Text provided:
# Verify the equation of integration

1. Sep 7, 2013

### yungman

I want to verify the the value of $x_0$ and $y_0$ of the given integral according to the formula of Mean Value of Harmonic function
$$\frac{1}{2\pi}\int_0^{2\pi} \cos(1+\cos t)\cosh(2+\sin t)\;dt$$

Mean Value of Harmonic function on a disk $\Omega$ given:
$$u(x_0,y_0)=\frac {1}{2\pi}\int_{\Omega}u[(x-x_0),(y-y_0)] d\Omega$$
$$\Rightarrow\;u[(x-x_0),(y-y_0)]=\cos(1+\cos t)\cosh(2+\sin t)$$
$$\Rightarrow\;(x-x_0)=1+\cos t,\;(y-y_0)=2+\sin t$$
Using Polar coordinates, $x=r\cos t,\;y=r\sin t$ where $r=1$ in this case.
$$(x-x_0)=1+\cos t\;\Rightarrow\; x_0=-1\;\hbox{ and }\;(y-y_0)=2+\sin t\;\Rightarrow\;y_0=-2$$

Am I correct?

Tasks:
(1) Answer the following from the forum post:
(a) On what date was the post written?
(b) The poster applies the mean value formula for what kind of function?
(c) What value of r is used with the polar coordinates?
(2) Return the passage of the forum post from "1. Sep 7, 2013" up to and including "in this case.", copied without any change.

Data entries

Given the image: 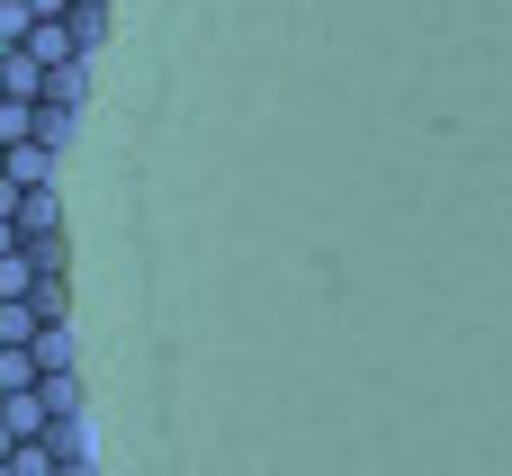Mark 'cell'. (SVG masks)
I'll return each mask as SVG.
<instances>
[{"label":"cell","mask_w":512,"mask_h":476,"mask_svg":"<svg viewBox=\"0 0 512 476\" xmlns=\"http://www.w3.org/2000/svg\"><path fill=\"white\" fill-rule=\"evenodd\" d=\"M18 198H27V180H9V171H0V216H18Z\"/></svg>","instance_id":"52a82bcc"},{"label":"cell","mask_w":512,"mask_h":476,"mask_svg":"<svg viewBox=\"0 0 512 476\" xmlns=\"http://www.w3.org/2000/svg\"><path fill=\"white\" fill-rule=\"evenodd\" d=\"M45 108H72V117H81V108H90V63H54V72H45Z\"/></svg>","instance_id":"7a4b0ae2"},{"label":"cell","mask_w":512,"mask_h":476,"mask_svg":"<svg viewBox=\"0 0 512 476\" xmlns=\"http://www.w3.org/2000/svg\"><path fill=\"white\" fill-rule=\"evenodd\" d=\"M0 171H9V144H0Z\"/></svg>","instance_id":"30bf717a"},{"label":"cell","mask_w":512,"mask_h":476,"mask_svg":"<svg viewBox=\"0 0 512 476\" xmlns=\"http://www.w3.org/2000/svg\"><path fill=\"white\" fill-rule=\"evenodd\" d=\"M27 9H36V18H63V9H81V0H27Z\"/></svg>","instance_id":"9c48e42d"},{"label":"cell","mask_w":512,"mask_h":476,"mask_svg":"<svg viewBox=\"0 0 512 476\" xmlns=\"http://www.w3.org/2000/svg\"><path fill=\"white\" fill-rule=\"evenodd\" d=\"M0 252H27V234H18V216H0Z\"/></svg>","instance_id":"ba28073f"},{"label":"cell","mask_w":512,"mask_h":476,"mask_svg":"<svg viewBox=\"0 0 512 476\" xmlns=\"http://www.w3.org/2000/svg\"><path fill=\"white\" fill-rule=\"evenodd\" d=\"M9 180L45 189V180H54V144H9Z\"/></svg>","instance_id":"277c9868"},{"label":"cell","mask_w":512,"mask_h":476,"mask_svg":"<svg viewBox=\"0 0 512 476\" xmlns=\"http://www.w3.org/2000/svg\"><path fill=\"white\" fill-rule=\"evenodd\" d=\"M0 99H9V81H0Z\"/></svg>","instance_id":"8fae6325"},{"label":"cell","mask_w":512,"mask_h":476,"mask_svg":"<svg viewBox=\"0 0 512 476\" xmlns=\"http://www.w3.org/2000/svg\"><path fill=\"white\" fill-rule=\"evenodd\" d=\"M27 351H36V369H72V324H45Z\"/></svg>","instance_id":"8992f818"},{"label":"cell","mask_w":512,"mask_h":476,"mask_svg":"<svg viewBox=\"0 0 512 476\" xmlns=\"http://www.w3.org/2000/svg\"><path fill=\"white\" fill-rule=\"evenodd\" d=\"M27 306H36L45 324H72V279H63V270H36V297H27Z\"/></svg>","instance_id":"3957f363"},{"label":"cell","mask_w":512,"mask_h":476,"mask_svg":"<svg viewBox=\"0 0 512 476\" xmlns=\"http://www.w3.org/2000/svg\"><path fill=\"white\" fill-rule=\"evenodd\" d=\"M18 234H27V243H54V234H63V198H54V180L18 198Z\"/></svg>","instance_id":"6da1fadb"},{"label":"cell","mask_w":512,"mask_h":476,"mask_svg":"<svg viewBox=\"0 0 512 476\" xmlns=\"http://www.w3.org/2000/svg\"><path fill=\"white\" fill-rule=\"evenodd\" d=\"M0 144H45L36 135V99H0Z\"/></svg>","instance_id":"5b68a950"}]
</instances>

The solutions:
(1)
(a) Sep 7, 2013
(b) A harmonic function
(c) r = 1

(2)
1. Sep 7, 2013

### yungman

I want to verify the the value of $x_0$ and $y_0$ of the given integral according to the formula of Mean Value of Harmonic function
$$\frac{1}{2\pi}\int_0^{2\pi} \cos(1+\cos t)\cosh(2+\sin t)\;dt$$

Mean Value of Harmonic function on a disk $\Omega$ given:
$$u(x_0,y_0)=\frac {1}{2\pi}\int_{\Omega}u[(x-x_0),(y-y_0)] d\Omega$$
$$\Rightarrow\;u[(x-x_0),(y-y_0)]=\cos(1+\cos t)\cosh(2+\sin t)$$
$$\Rightarrow\;(x-x_0)=1+\cos t,\;(y-y_0)=2+\sin t$$
Using Polar coordinates, $x=r\cos t,\;y=r\sin t$ where $r=1$ in this case.